• Stated goal 1:
According to the page excerpt, at what age did the writer first write something that didn't have to be burned?
• Stated goal 2:
Decide whether each statement agrees with the page excerpt: (a) The writer still has the poem written at age 11. (b) As a young writer, the writer wrote only poetry. (c) The writer once intended to give their art to the world for free.

• Page excerpt:
+===+

As I revel in the ongoing success of my recently published book, I can’t help but think back to the first time I sold a piece of writing for publication. Actually got money for words that flow automatically from my brain through my fingers onto a page whether I want them to or not. The first time I realized I actually had something going for that “writer thing” I’d always wanted to experience.
I’ve been a writer since I was 11 years old. Okay, since I was two, but at age 11, I actually wrote something that didn’t have to be burned. I still have that poem; I’m not too embarrassed to show it to people, because it showed something–I’m not sure what–but it is very special to me.
Anyway, I wrote whenever and whatever I could. Poetry, plays, prose, book reports… If I could get a piece of paper and put words on it, I was a happy camper. I even wrote extra credit book reports and essays tests, just to be able to express myself on paper.
And I was an artiste (to be said with a highly nasal tone in the voice, indicating snobbery and a hoi polloi attitude). I was never going to make money with my talent, my art; I was going to give it free to the world, because I had something important to say.

+===+

• Data section:
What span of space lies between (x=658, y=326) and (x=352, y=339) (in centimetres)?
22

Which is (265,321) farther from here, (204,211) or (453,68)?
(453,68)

+===+

• Task response 1:
At age 11.

• Task response 2:
(a) Yes: "I still have that poem"
(b) No: "Poetry, plays, prose, book reports…"
(c) Yes: "I was going to give it free to the world"